Extensive locally invasive nasopharyngeal carcinoma involving 10 cranial nerves palsies: an interesting case report

Background and objectives: Cranial nerve palsies occur in approximately 20% of nasopharyngeal carcinoma (NPC) cases, often correlating with tumor location and cranial extension. This report describes a rare case involving ten unilateral cranial nerves.

Methods: A 55-year-old female presented with right-sided cranial nerve palsies (II, III, IV, V, VI, VII, IX, X, XI, and XII). Imaging showed a locally invasive nasopharyngeal mass with anterior, posterior, and intracranial extension but without distant metastasis.
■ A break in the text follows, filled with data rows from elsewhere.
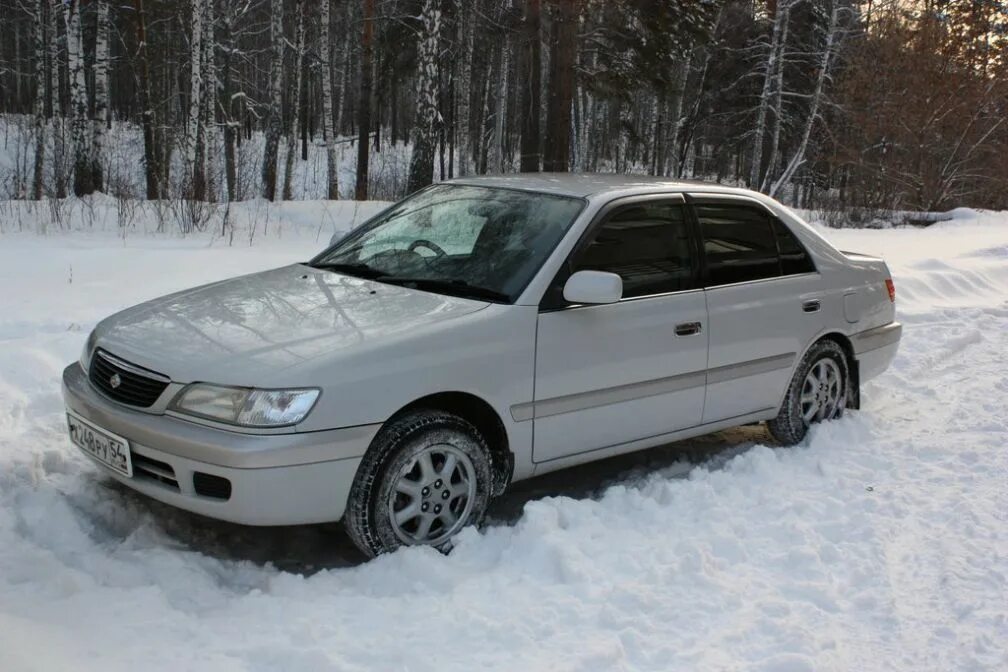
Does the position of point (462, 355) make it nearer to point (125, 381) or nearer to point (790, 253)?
point (125, 381)

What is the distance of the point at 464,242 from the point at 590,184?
0.81 meters

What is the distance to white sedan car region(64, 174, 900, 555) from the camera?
3.54 m

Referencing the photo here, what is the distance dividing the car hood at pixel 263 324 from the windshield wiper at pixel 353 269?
77mm

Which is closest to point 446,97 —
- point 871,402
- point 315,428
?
point 871,402

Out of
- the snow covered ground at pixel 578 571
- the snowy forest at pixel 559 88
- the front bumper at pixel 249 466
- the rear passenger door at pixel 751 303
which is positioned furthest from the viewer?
the snowy forest at pixel 559 88

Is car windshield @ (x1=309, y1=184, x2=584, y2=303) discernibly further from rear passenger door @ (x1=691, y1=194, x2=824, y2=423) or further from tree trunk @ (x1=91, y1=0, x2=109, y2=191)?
tree trunk @ (x1=91, y1=0, x2=109, y2=191)

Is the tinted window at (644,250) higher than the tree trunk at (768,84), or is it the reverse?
the tree trunk at (768,84)

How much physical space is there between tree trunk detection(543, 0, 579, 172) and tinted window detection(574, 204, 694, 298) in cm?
1080

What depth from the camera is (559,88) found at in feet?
51.9

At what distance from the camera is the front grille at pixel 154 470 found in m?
3.60

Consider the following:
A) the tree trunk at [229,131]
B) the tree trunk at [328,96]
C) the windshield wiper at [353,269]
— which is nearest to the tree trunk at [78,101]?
the tree trunk at [229,131]

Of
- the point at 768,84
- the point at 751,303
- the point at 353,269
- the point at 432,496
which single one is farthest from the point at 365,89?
the point at 432,496

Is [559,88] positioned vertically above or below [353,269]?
above

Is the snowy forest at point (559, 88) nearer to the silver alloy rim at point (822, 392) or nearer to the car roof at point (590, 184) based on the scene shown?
the car roof at point (590, 184)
Biopsy confirmed a poorly differentiated, non-keratinizing squamous cell carcinoma, staged as IV/A T4-N2-M0. Treatment involved concurrent chemoradiotherapy and multidisciplinary care.

Results: Six months post-treatment, there was complete recovery in cranial nerves XI and XII and near-complete recovery in nerves III, IV, and VI. Cranial nerves II, V, VII, IX, and X showed no improvement at interim follow-up.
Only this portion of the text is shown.